Understanding celebrity means looking beyond the stars themselves and questioning why we are so fascinated with them. One answer immediately comes to mind: they have what we don't and wish we did. Celebrities have money and beauty, but they also possess something far more important: recognition. People see them, listen to them, know about them. In psychoanalytic cant, the public's fascination with celebrity is the sublimation of our own desire to be recognized.
In present-day politics citizens are barely noticed. We're recognized only, and briefly, as a vote or campaign contribution. From parties to advocacy groups, politics has increasingly become the business of professionals.

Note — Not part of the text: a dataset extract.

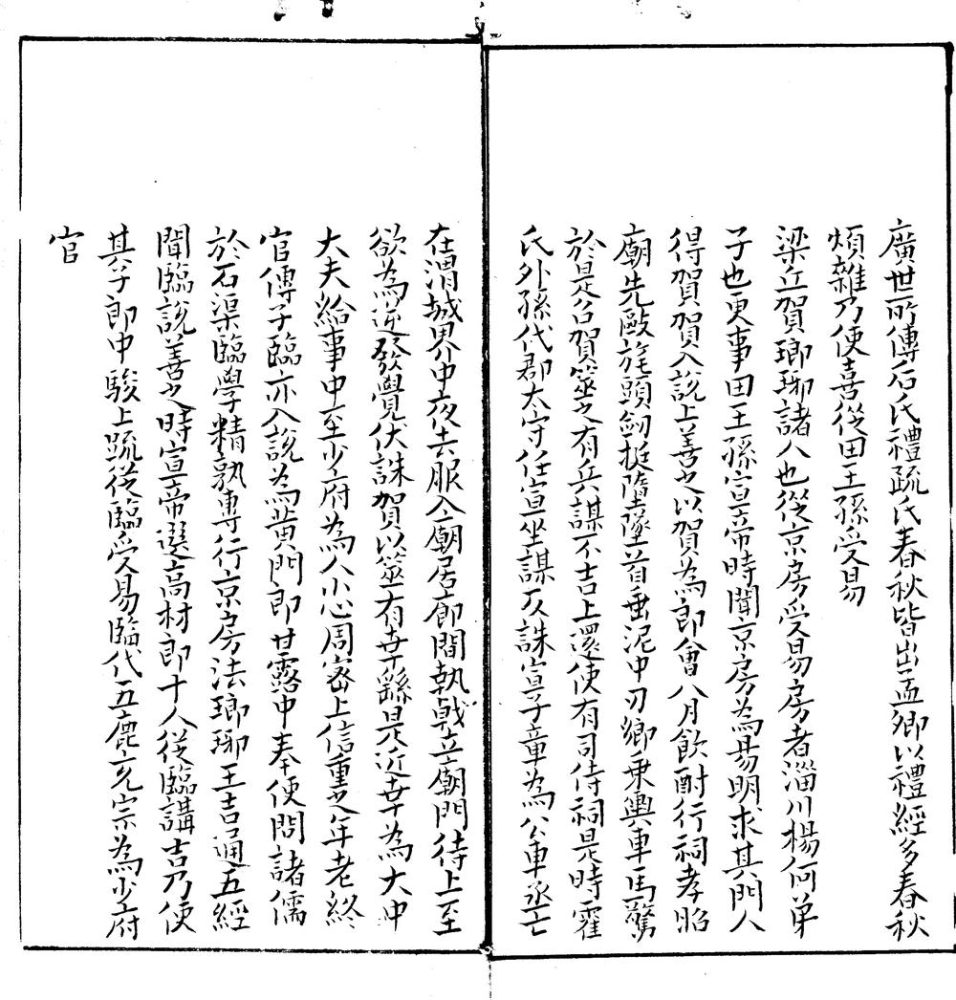 _泽笔轩行笈必资不分卷__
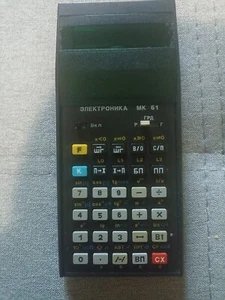Microcalculator Scientific Electronica MK-61 Calculator Elektronika Vintage. - Picture 1 of 5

This is the "downsizing of democracy," as political scientists Matthew Crenson and Benjamin Ginsberg call it. People crave recognition--if they don't find it in their lives they'll find it vicariously through the stars. Progressives need to tap into this desire, "upsizing" democracy by creating political organizations where popular participation is recognized and publicized. And by spotlighting the contributions of everyday citizens, we might, just might, be able to turn the public's attention away from celebrities and nudge it back to where it belongs: the people themselves.
The Huffington Post recently began to include celebrity news feeds from People and US Weekly, alongside its political news and blogs. Some progressives may roll their eyes at such frivolity, but taking celebrity seriously is merely applying the first rule of guerrilla warfare: know the terrain and use it to your advantage. The topography on which we fight today is the ephemeral ground of fantasy, desire and spectacle. To wish it were different is not an option; to learn how to use it is a political necessity.